Important as relay stations on the Silk Road between China, Iran and Rome, these ancient caravan kingdoms were also stages on the route of Buddhist pilgrims such as Xuanzang from China to Afghanistan and India. On his outward journey Xuanzang stopped at Hami, Turfan, Kharashahr, Kucha and Aksu on the northern Silk Road. At each of these oases he would visit with kings, replenish his caravan with horses and camels; preach Buddhist doctrine to merchants and warriors as well as his fellow monks on their way to India. Along with Marco Polo, Xuanzang would be the most famous traveler on the Silk Road. He has, however the distinction of having traveled both on the northern and southern Silk roads which even Marco Polo did not do.
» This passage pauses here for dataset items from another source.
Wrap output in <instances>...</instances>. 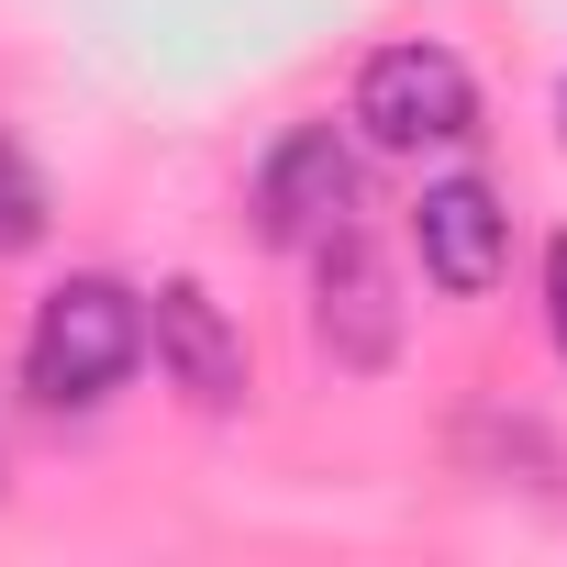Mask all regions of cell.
<instances>
[{
    "instance_id": "1",
    "label": "cell",
    "mask_w": 567,
    "mask_h": 567,
    "mask_svg": "<svg viewBox=\"0 0 567 567\" xmlns=\"http://www.w3.org/2000/svg\"><path fill=\"white\" fill-rule=\"evenodd\" d=\"M145 368V290L112 267H68L23 323V390L45 412H101Z\"/></svg>"
},
{
    "instance_id": "3",
    "label": "cell",
    "mask_w": 567,
    "mask_h": 567,
    "mask_svg": "<svg viewBox=\"0 0 567 567\" xmlns=\"http://www.w3.org/2000/svg\"><path fill=\"white\" fill-rule=\"evenodd\" d=\"M256 234L267 245H290V256H312L334 223H357L368 212V156H357V123H290L267 156H256Z\"/></svg>"
},
{
    "instance_id": "8",
    "label": "cell",
    "mask_w": 567,
    "mask_h": 567,
    "mask_svg": "<svg viewBox=\"0 0 567 567\" xmlns=\"http://www.w3.org/2000/svg\"><path fill=\"white\" fill-rule=\"evenodd\" d=\"M545 334H556V368H567V223L545 234Z\"/></svg>"
},
{
    "instance_id": "2",
    "label": "cell",
    "mask_w": 567,
    "mask_h": 567,
    "mask_svg": "<svg viewBox=\"0 0 567 567\" xmlns=\"http://www.w3.org/2000/svg\"><path fill=\"white\" fill-rule=\"evenodd\" d=\"M346 123H357L368 156H456V145L489 134V101H478V68L445 34H390V45H368Z\"/></svg>"
},
{
    "instance_id": "9",
    "label": "cell",
    "mask_w": 567,
    "mask_h": 567,
    "mask_svg": "<svg viewBox=\"0 0 567 567\" xmlns=\"http://www.w3.org/2000/svg\"><path fill=\"white\" fill-rule=\"evenodd\" d=\"M556 145H567V79H556Z\"/></svg>"
},
{
    "instance_id": "7",
    "label": "cell",
    "mask_w": 567,
    "mask_h": 567,
    "mask_svg": "<svg viewBox=\"0 0 567 567\" xmlns=\"http://www.w3.org/2000/svg\"><path fill=\"white\" fill-rule=\"evenodd\" d=\"M56 234V189H45V167L0 134V256H34Z\"/></svg>"
},
{
    "instance_id": "6",
    "label": "cell",
    "mask_w": 567,
    "mask_h": 567,
    "mask_svg": "<svg viewBox=\"0 0 567 567\" xmlns=\"http://www.w3.org/2000/svg\"><path fill=\"white\" fill-rule=\"evenodd\" d=\"M312 346L346 368V379H379L401 357V301H390V267L368 245V223H334L312 245Z\"/></svg>"
},
{
    "instance_id": "5",
    "label": "cell",
    "mask_w": 567,
    "mask_h": 567,
    "mask_svg": "<svg viewBox=\"0 0 567 567\" xmlns=\"http://www.w3.org/2000/svg\"><path fill=\"white\" fill-rule=\"evenodd\" d=\"M145 357H156V379L189 401V412H245V390H256V357H245V323L200 290V278H156L145 290Z\"/></svg>"
},
{
    "instance_id": "4",
    "label": "cell",
    "mask_w": 567,
    "mask_h": 567,
    "mask_svg": "<svg viewBox=\"0 0 567 567\" xmlns=\"http://www.w3.org/2000/svg\"><path fill=\"white\" fill-rule=\"evenodd\" d=\"M412 267L434 301H489L501 267H512V200L478 167H445L412 189Z\"/></svg>"
}]
</instances>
Several months after Xuanzang visited Hami,the kingdom reverted back to China. Like many another oasis it was caught between the depredations of Turkic nomads from the north and Chinese conquerors to the south and east. Xuanzang’s reputation preceded him. When Xuanzang was still at Hami, the king of Turfan sent an escort to conduct him to his kingdom, some 200 miles to the west. The king of Turfan was a powerful monarch with great influence throughout the Taklamakan desert, and happily for Xuanzang, he was also a devout Buddhist. The king’s subjects in the ancient kingdom of Turfan were neither Chinese nor Turks nor Mongolians, but an Indo-European people speaking a dialect of the Tocharian language. The government’s institutions however, were based on Chinese models. Reflecting this composite culture, modern excavations around Turfan have brought to light Christian, Nestorian, Manichean and Buddhist manuscripts, sculptures and paintings. Bezeklik monastery in the nearby mountains contained sixty-seven (some say fifty seven caves) dating from the fourth to the fourteenth century.
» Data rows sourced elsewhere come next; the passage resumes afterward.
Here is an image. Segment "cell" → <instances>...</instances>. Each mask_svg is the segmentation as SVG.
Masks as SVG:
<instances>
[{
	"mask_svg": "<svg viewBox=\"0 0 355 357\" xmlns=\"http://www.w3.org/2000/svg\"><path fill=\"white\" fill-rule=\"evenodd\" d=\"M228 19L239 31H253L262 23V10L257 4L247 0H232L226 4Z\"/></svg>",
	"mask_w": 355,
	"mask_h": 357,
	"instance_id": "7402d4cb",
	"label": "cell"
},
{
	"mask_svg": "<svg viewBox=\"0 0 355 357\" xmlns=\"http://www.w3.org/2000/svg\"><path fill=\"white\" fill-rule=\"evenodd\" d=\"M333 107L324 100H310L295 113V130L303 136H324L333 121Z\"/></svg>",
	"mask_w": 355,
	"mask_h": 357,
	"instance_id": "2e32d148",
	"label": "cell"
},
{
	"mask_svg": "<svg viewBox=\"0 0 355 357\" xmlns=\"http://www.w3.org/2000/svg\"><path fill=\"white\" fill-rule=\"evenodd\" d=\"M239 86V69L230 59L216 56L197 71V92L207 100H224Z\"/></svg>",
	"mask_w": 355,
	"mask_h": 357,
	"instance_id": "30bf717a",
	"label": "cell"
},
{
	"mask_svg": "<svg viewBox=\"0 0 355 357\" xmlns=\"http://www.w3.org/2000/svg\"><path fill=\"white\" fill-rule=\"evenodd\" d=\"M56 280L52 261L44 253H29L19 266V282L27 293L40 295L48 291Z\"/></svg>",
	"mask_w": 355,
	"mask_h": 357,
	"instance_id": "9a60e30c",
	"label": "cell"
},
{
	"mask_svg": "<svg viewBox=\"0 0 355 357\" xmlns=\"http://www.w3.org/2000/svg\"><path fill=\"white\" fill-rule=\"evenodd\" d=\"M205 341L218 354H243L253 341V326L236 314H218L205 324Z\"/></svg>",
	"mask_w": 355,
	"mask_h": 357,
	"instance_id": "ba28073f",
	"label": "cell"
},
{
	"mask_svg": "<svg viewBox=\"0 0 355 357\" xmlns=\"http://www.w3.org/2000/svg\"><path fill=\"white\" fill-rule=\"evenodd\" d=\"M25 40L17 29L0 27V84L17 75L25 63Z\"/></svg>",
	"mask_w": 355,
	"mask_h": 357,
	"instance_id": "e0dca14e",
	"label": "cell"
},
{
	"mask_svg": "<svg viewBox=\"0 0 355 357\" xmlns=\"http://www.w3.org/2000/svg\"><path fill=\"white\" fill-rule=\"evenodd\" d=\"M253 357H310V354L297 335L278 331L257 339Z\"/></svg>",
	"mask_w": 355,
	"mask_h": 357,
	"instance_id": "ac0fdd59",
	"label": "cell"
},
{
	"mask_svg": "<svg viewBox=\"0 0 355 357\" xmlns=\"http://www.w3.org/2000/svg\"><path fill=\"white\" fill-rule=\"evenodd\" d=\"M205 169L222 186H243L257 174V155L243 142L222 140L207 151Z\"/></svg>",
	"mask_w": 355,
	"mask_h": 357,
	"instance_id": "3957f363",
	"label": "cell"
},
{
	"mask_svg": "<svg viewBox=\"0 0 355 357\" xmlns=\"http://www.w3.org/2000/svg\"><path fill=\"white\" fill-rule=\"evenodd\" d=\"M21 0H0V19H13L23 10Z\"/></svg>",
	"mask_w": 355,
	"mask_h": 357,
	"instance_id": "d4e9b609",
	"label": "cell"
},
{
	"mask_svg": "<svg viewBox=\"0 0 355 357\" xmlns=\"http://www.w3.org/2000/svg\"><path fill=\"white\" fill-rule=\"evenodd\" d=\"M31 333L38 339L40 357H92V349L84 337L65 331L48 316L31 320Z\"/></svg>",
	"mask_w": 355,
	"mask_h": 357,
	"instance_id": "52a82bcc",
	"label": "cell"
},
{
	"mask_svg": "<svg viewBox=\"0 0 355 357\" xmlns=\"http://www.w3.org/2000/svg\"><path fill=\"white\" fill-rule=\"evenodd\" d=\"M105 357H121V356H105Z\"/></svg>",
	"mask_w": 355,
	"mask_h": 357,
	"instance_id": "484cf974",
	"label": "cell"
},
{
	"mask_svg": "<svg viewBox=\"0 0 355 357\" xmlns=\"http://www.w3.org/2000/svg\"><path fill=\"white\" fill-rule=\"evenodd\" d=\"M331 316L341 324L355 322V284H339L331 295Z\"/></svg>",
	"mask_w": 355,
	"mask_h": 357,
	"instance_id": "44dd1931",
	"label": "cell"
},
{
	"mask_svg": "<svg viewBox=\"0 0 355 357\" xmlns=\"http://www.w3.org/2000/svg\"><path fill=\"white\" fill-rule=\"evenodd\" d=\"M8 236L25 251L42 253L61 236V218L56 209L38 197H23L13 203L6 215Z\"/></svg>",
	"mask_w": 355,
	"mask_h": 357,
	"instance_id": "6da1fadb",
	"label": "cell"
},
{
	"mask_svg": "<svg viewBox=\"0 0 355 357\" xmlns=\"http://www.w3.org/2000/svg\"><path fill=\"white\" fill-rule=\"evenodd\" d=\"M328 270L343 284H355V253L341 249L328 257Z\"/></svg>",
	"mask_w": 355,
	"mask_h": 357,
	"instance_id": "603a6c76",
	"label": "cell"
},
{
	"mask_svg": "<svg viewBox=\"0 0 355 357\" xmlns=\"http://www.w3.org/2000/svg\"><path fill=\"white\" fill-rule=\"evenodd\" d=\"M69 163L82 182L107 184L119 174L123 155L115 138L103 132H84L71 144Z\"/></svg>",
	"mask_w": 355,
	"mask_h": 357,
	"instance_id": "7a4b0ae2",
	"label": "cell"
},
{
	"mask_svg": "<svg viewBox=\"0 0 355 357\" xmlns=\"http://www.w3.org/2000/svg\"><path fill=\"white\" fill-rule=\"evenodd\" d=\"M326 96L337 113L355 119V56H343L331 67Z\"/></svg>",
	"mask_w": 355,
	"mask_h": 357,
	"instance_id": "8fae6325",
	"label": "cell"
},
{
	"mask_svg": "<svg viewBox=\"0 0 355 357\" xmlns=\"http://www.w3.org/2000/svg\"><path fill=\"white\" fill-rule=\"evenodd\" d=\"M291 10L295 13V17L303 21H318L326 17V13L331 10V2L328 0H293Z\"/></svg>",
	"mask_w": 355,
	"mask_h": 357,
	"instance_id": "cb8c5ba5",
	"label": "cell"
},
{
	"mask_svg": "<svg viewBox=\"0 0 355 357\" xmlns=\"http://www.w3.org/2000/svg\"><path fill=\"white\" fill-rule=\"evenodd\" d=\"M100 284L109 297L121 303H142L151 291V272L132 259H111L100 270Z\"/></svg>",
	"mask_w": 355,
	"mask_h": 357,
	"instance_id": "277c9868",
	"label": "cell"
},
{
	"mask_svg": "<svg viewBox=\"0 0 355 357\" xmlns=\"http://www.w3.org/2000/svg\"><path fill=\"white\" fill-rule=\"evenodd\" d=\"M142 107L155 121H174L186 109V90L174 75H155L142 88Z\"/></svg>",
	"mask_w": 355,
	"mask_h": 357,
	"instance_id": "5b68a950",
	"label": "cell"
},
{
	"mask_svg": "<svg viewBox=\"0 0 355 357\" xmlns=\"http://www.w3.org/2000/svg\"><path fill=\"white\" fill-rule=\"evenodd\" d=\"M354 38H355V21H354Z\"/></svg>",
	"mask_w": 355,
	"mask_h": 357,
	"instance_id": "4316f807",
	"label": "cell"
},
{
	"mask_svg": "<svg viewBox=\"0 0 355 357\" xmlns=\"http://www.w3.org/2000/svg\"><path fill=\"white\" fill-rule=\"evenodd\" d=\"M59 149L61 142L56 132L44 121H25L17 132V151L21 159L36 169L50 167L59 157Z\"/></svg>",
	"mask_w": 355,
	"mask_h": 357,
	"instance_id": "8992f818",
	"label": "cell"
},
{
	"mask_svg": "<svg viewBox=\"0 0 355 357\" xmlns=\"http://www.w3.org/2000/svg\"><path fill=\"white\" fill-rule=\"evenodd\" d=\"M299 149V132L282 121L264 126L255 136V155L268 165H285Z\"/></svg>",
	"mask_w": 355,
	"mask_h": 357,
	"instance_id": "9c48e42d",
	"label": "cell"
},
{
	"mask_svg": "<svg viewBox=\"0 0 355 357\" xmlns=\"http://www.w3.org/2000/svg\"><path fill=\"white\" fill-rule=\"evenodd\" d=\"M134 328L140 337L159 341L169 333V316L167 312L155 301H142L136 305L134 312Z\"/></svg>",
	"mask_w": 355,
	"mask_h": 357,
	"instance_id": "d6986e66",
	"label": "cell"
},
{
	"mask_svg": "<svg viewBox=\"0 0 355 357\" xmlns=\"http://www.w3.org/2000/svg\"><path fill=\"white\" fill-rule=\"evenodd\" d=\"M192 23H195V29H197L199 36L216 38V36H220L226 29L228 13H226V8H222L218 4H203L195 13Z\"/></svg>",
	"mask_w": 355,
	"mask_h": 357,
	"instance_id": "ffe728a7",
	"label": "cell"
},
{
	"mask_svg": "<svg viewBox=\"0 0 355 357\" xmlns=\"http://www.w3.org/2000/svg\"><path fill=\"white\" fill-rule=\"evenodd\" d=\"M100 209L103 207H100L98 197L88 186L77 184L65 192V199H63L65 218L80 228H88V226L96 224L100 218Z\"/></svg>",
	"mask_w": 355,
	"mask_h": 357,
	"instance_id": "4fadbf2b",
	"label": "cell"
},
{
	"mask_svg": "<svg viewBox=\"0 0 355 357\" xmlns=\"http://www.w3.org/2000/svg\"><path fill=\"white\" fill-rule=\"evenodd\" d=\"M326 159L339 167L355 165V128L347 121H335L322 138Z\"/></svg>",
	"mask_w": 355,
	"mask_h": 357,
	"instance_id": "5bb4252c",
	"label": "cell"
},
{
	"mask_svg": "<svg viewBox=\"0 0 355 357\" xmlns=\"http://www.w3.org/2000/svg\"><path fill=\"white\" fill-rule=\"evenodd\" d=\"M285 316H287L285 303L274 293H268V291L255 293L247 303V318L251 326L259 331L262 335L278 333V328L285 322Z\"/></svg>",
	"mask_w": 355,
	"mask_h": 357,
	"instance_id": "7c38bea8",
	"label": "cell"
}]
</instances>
The king was so attracted to Xuanzang that he tried to detain him by force. Xuanzang staged a hunger strike; the king relented. Once convinced of his determination, the king equipped him with gold, silver, rolls of taffeta and satin, 30 horses, and 24 servants. More important, he gave him 24 letters to be presented to the kingdoms he would pass through. Finally, he commissioned one of his officers to conduct him to the Great Khan of the Western Turks. Xuanzang was overcome by his generosity. Well he might have been, for the Empire of the Western Turks at that time extended from the Altai mountains in the former Soviet Union to what is now Afghanistan and Pakistan.

From Turfan the pilgrim and his now large caravan traveled to Kharashahr Yanqi) and thence to the flourishing kingdom of Kucha. Xuanzang was impressed with the wealth and cultural richness of its civilization as well as its size. A Kuchan orchestra had been introduced at the Chinese court and during the whole of the Tang period took part in imperial fetes. An authentic portrait of the King and Queen of Kucha, originally from the Kizil monastery, reveal an elegantly dressed royal pair and a king with red hair and light skin like most of his subjects, clearly someone of Indo-European origin. The king, not a very prudent man eventually renounced Chinese suzerainty in favor of an alliance with the Turks. In 648 C.E, long after Xuanzang’s stay, the Chinese invaded his country and took the king prisoner.

Beyond Aksu, the next oasis, Xuanzang crossed the Tian Shan range to Kyrgyzstan. Heavy snows delayed his start and should have provided a warning; in his 40 mile crossing, he lost one third of his men and animals. On the other side of the mountains, Xuanzang and his sadly depleted caravan rested at Lake Issik Kul, “the warm lake”, so-called because it never freezes. At Tokmak in 628 C.E., Xuanzang met the Great Khan of the Western Turks who was at the height of his powers. Xuanzang gave him the letter and gifts from the Turfan king. Although he had achieved hegemony in part of the Tarim basin, the Great Khan’s relations with the Tang Emperor in Chang’an were friendly and he welcomed Xuanzang and his party.